- Try it -
The answer must consist only of the lines from the line with "Close up of" to the line with "Bigblack πουλί σκατά", both included, exactly as they stand below.

- Supplied material -
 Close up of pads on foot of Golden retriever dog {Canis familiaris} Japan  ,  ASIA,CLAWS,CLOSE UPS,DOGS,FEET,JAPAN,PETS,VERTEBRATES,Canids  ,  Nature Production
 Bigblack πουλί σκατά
==
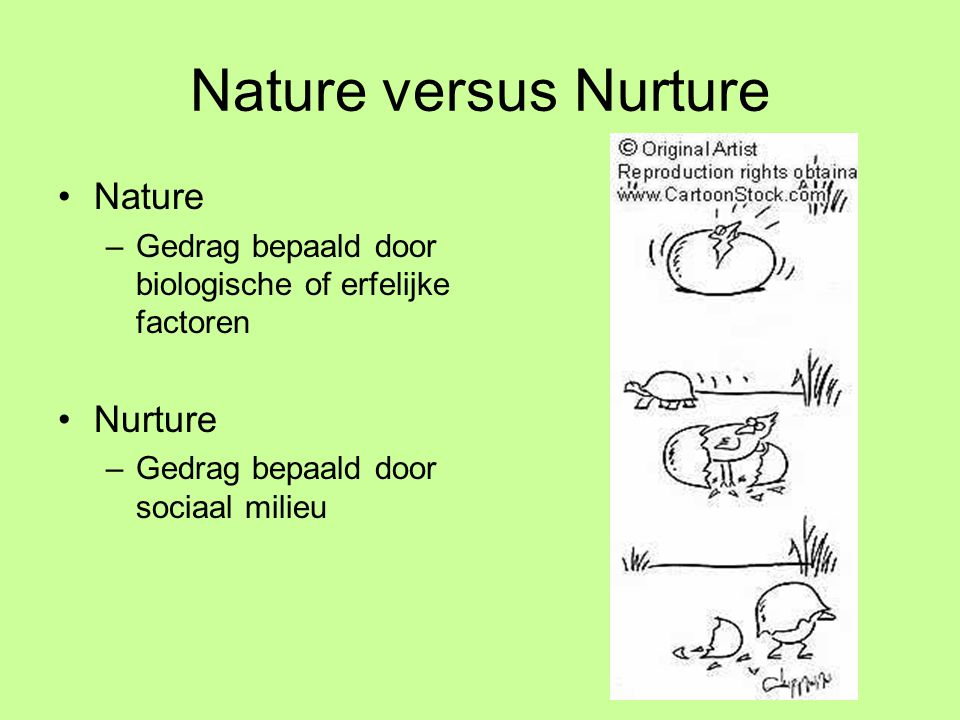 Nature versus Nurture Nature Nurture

- Response to the task -
 Close up of pads on foot of Golden retriever dog {Canis familiaris} Japan  ,  ASIA,CLAWS,CLOSE UPS,DOGS,FEET,JAPAN,PETS,VERTEBRATES,Canids  ,  Nature Production
 Bigblack πουλί σκατά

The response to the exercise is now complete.